### WHAT YOU WILL DO
Copy the line containing "family: Cervidae", then all lines after it up to and including the final line of the material, exactly and without additions.

****************

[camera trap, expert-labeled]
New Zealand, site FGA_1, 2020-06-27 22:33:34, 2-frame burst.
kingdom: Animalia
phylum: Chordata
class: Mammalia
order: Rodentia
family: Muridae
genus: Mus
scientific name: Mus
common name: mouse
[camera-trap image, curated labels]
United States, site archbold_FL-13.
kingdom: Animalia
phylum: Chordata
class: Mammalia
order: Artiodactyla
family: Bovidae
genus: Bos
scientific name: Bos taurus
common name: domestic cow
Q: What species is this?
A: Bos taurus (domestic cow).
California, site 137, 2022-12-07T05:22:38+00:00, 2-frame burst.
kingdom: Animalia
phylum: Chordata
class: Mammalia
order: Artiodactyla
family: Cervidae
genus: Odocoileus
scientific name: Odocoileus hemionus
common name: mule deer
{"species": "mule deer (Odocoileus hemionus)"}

****************

### ANSWER BELOW
family: Cervidae
genus: Odocoileus
scientific name: Odocoileus hemionus
common name: mule deer
{"species": "mule deer (Odocoileus hemionus)"}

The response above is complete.